Kaf Dağının Ardında Kaybolan İnsanlık
Faruk Kılınç
İnsanız… Ama bazen bu kelimenin hakkını veremiyoruz.
Kimi zaman bir sözle, kimi zaman bir bakışla kırıyoruz birbirimizi.
Kendimizi öyle yükseklerde görüyoruz ki, sanki dünya bizim etrafımızda dönüyor sanıyoruz.
Oysa her birimiz aynı toprağın misafiriyiz.

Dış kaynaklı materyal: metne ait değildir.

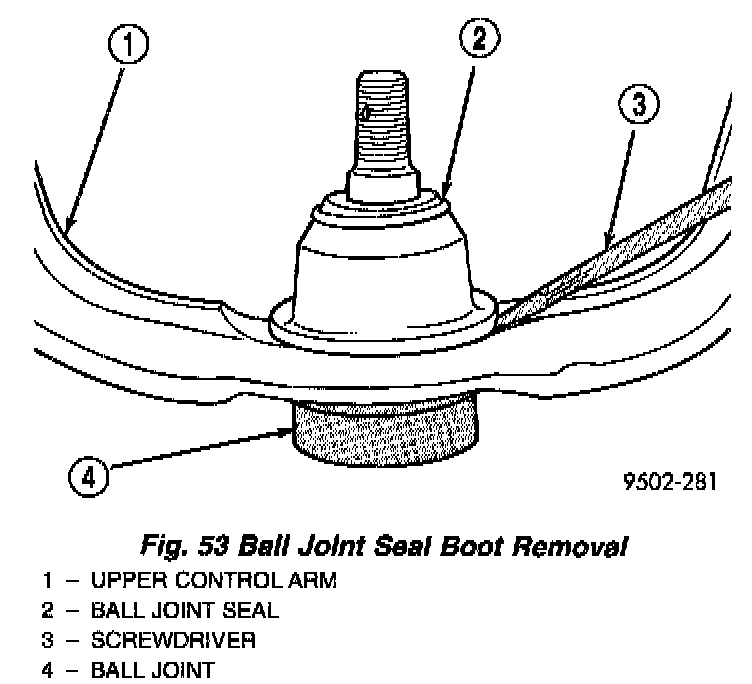 1

2

3

4

9502-281

Fig. 53 Ball Joint Seal Boot Removal

1 – UPPER CONTROL ARM
2 – BALL JOINT SEAL
3 – SCREWDRIVER
4 – BALL JOINT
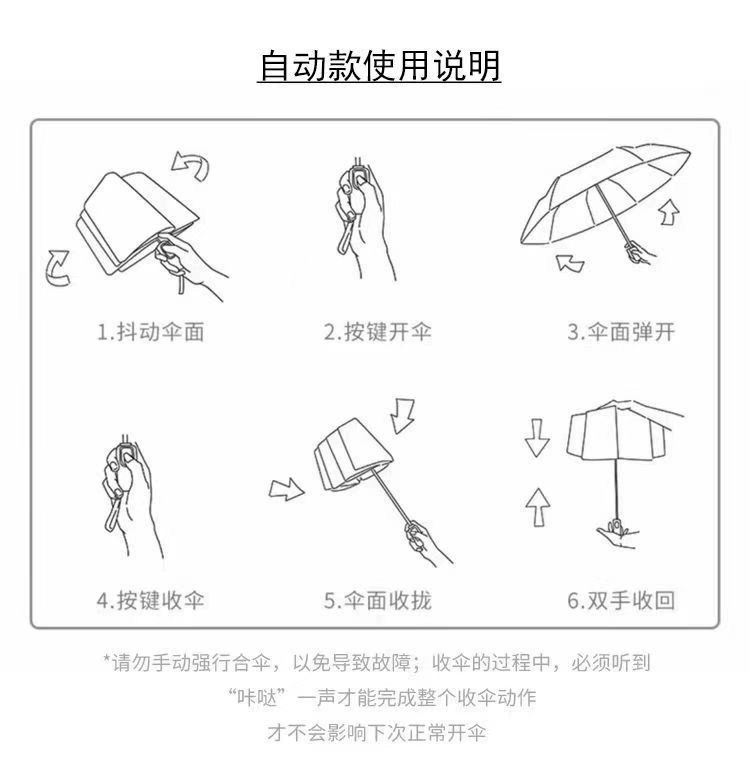 自动款使用说明

1.抖动伞面

2.按键开伞

3.伞面弹开

4.按键收伞

5.伞面收拢

6.双手收回

*请勿手动强行合伞，以免导致故障；收伞的过程中，必须听到“咔哒”一声才能完成整个收伞动作才不会影响下次正常开伞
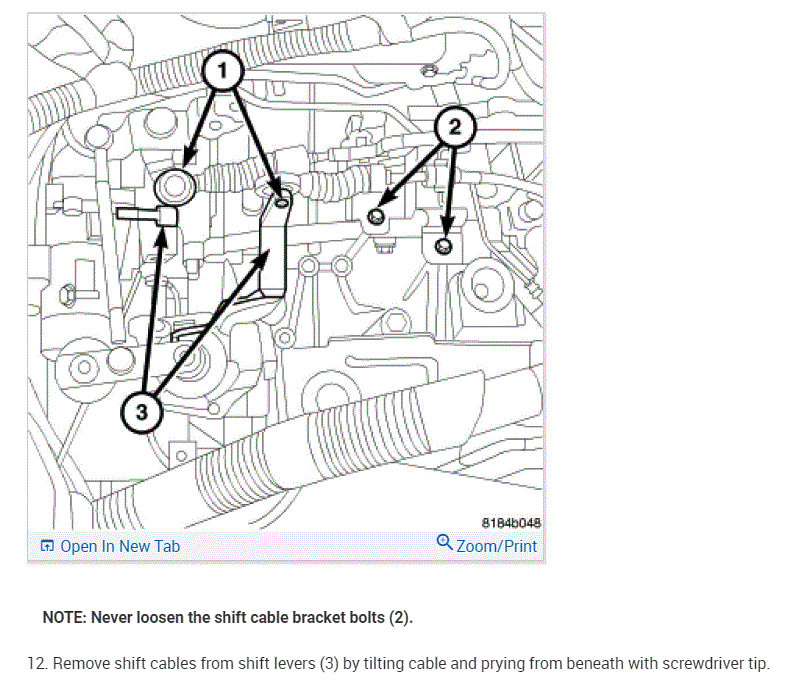 1
2
3
8184b048
Open In New Tab
Zoom/Print

NOTE: Never loosen the shift cable bracket bolts (2).

12. Remove shift cables from shift levers (3) by tilting cable and prying from beneath with screwdriver tip.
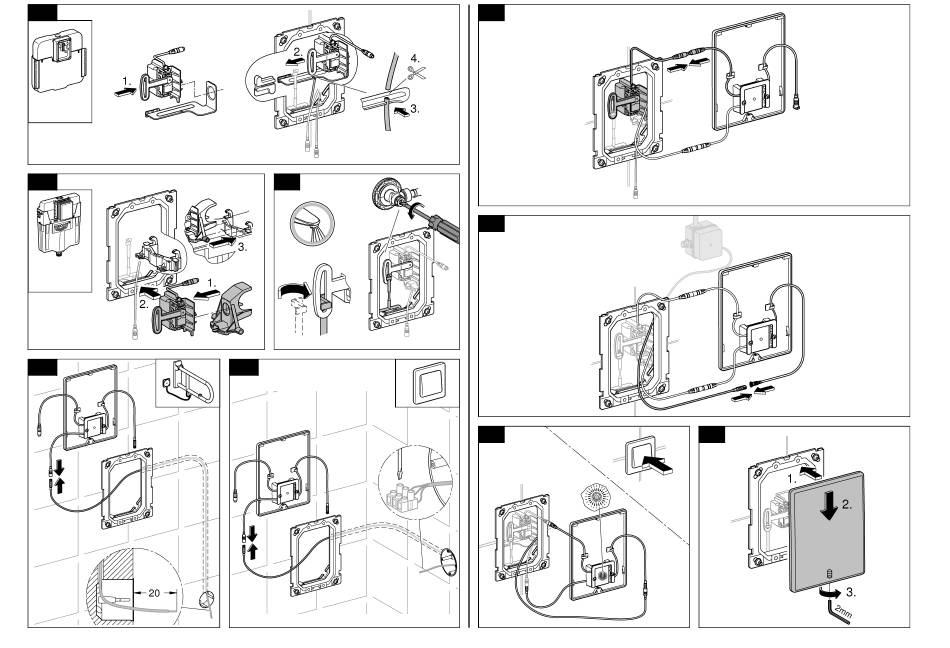 1.
2.
4.
3.
3.
1.
2.
20
1.
2.
3.
2mm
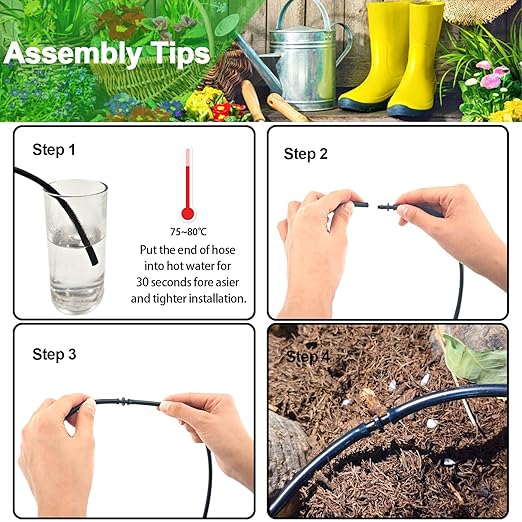 Assembly Tips

Step 1

75~80℃

Put the end of hose into hot water for 30 seconds fore asier and tighter installation.

Step 2

Step 3

Step 4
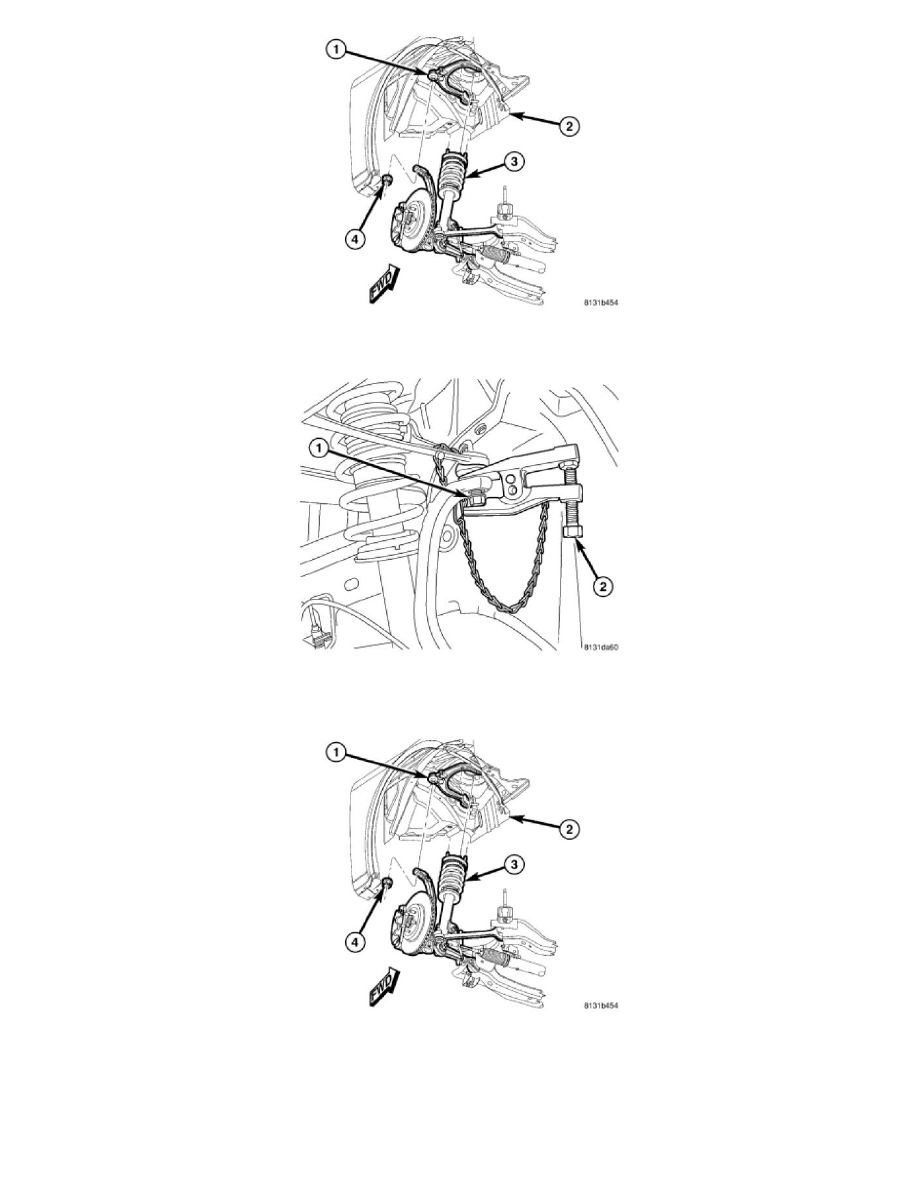 1
2
3
4
FWD
8131b454

1
2
8131da60

1
2
3
4
FWD
8131b454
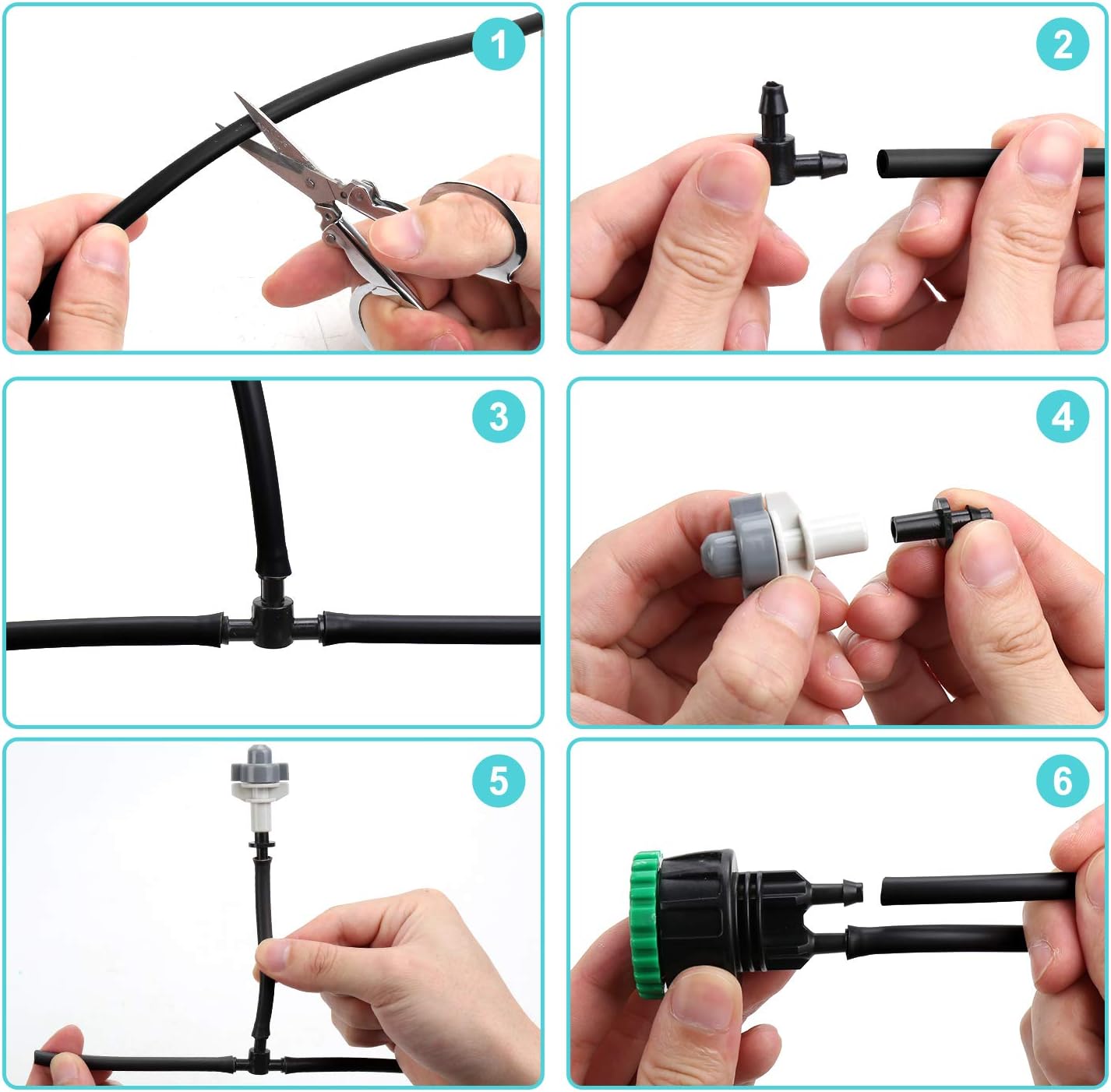 1

2

3

4

5

6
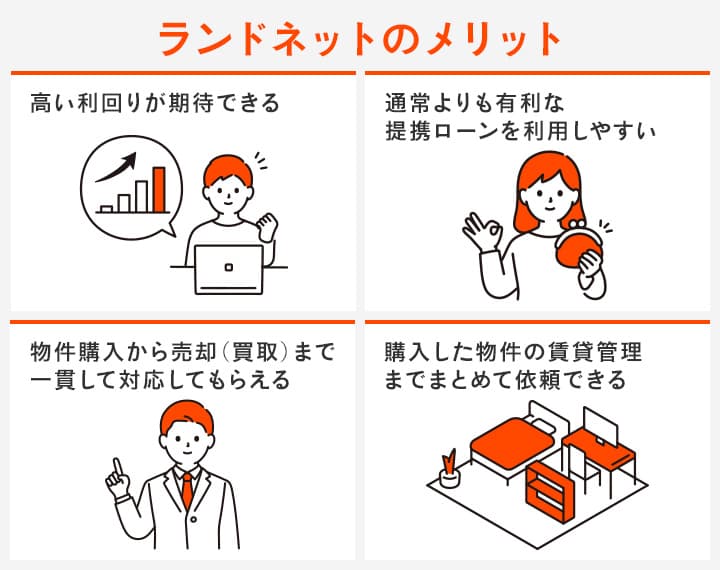 ランドネットのメリット

高い利回りが期待できる

通常よりも有利な提携ローンを利用しやすい

物件購入から売却（買取）まで一貫して対応してもらえる

購入した物件の賃貸管理までまとめて依頼できる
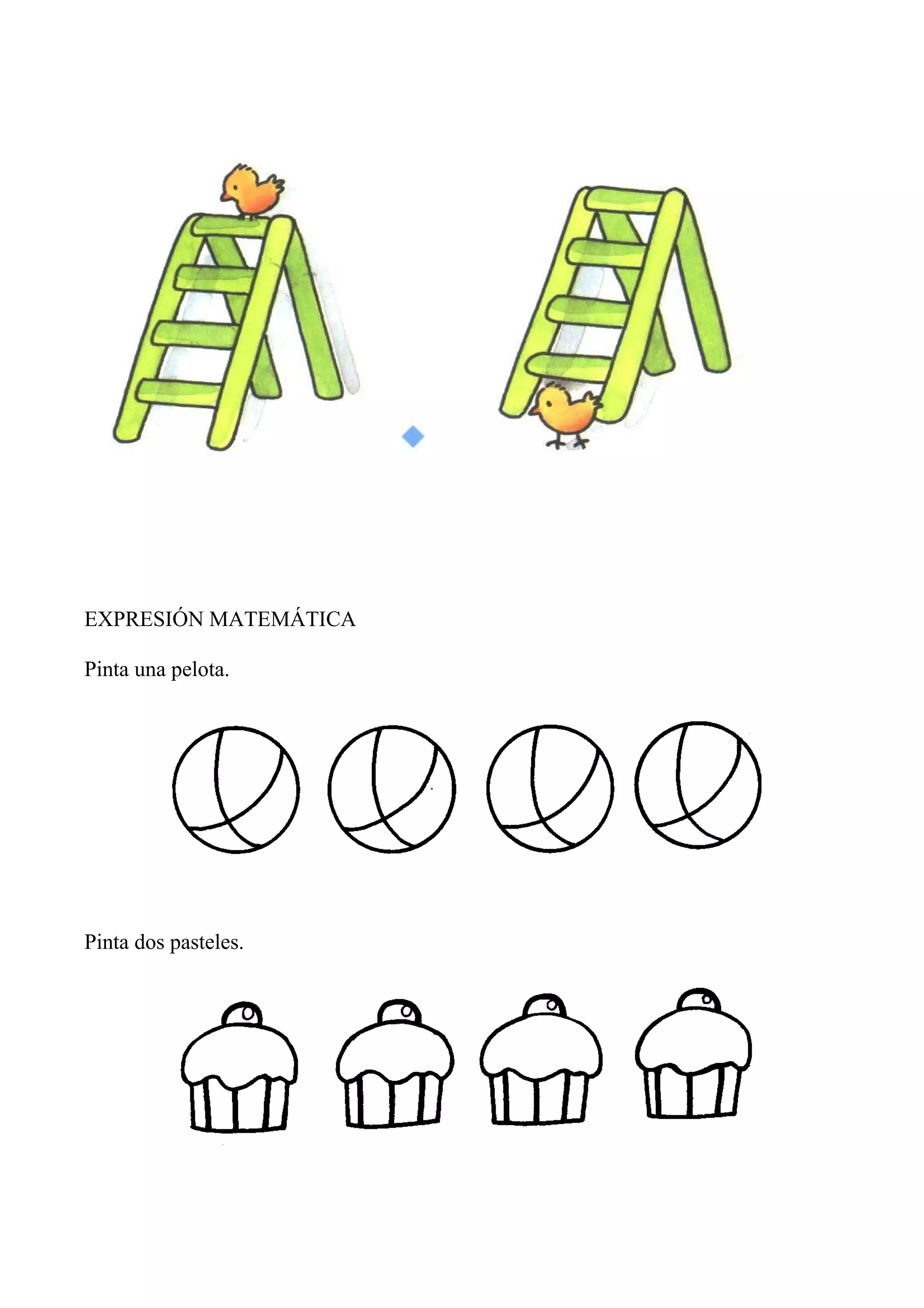 EXPRESIÓN MATEMÁTICA

Pinta una pelota.

Pinta dos pasteles.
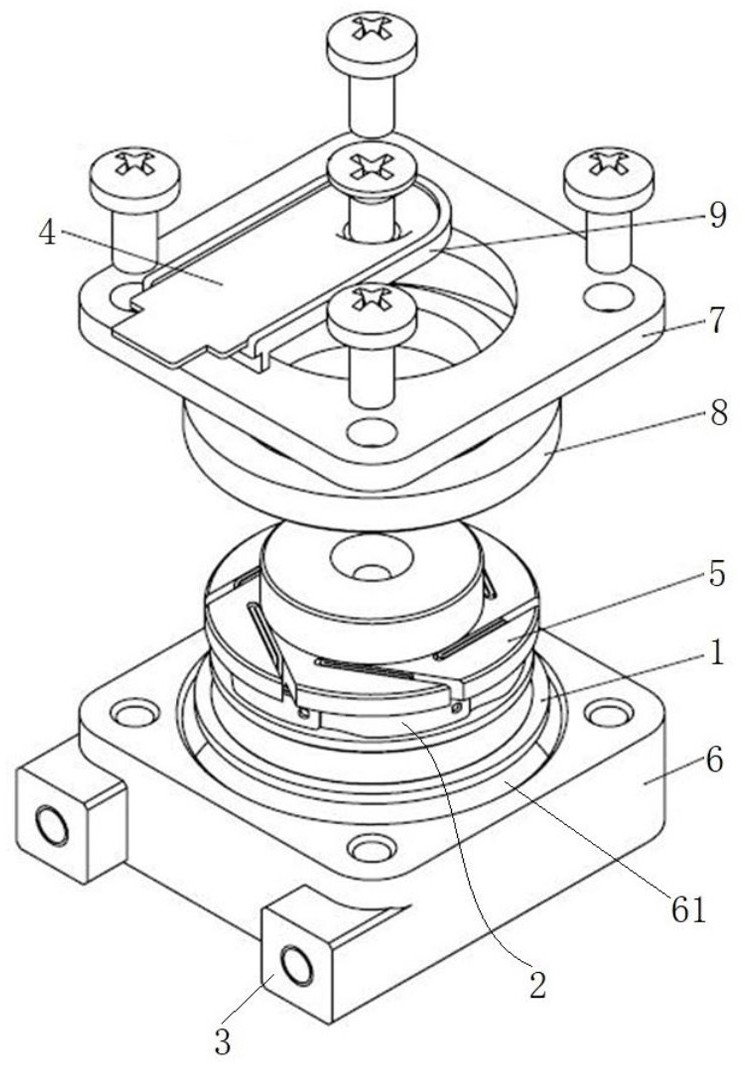 4
9
7
8
5
1
6
61
2
3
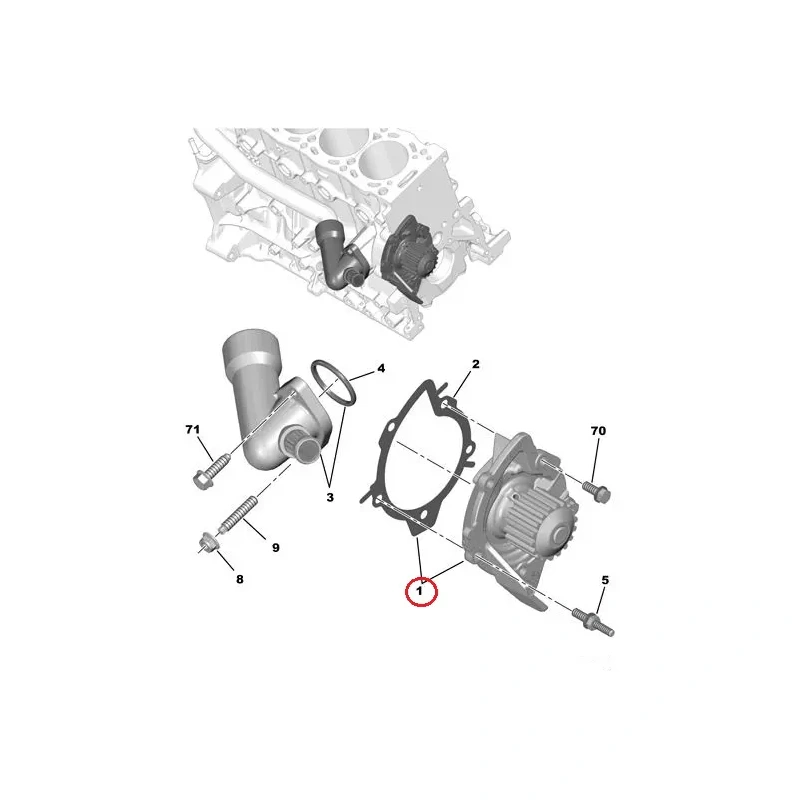 4
2
71
70
3
9
8
1
5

Aynı nefesi alıyor, aynı gökyüzüne bakıyoruz.
Kibir, insanın en ağır yükü…
Taşıdıkça küçülüyor, küçüldükçe farkında olmadan ruhunu kaybediyor.
Birini küçümsemek, aslında kendini tanımamaktır.
Çünkü insan, başkasını hor gördüğü an, kendi insanlığından eksiltir.
Bugün yargıladığın, belki yarın senden çok daha doğru bir yolda yürür.
Bugün üstünde durduğun kişi, yarın senin elinden tutar.
Hayat, unutanları hatırlatmayı iyi bilir.
O yüzden, kimseyi hafife almayın.
Küçümsemeyin, hakir görmeyin…
Zira bir gün, küçümsediğiniz o insanın duası sizi ayakta tutabilir.
Adaletli olun.
Gerçek ne kadar acı olursa olsun, ondan kaçmayın.
Çünkü adalet, sadece mahkeme salonlarında değil; vicdanlarda da kurulur.
Gerçeği söylemek bazen yalnız bırakır ama yalanla kazanılan kalabalık, sonunda insanı boğar.
Unutmayın…
Bu hayat geçici.
Bugün övündüğünüz mal, mevki, şöhret… Hepsi bir gün başkalarına kalacak.
Geride sadece “nasıl bir insandı?” cümlesi kalacak.
O cümleye herkesin vereceği cevap, aslında sizin gerçek mirasınız olacak.
Kaf Dağının zirvesinde sananlar…
Bilmezler ki, orası yalnızların durağıdır.
Mütevazı olanlar ise, kalplerin tahtında yaşar.
O yüzden, kalbinizi temiz tutun…
Kibrin gölgesine değil, insanlığın ışığına sığının.
Çünkü sonunda hepimiz aynı yere varacağız — ve orada ne unvan kalacak, ne makam…
Sadece “iyi bir insan mıydı?” sorusu yankılanacak.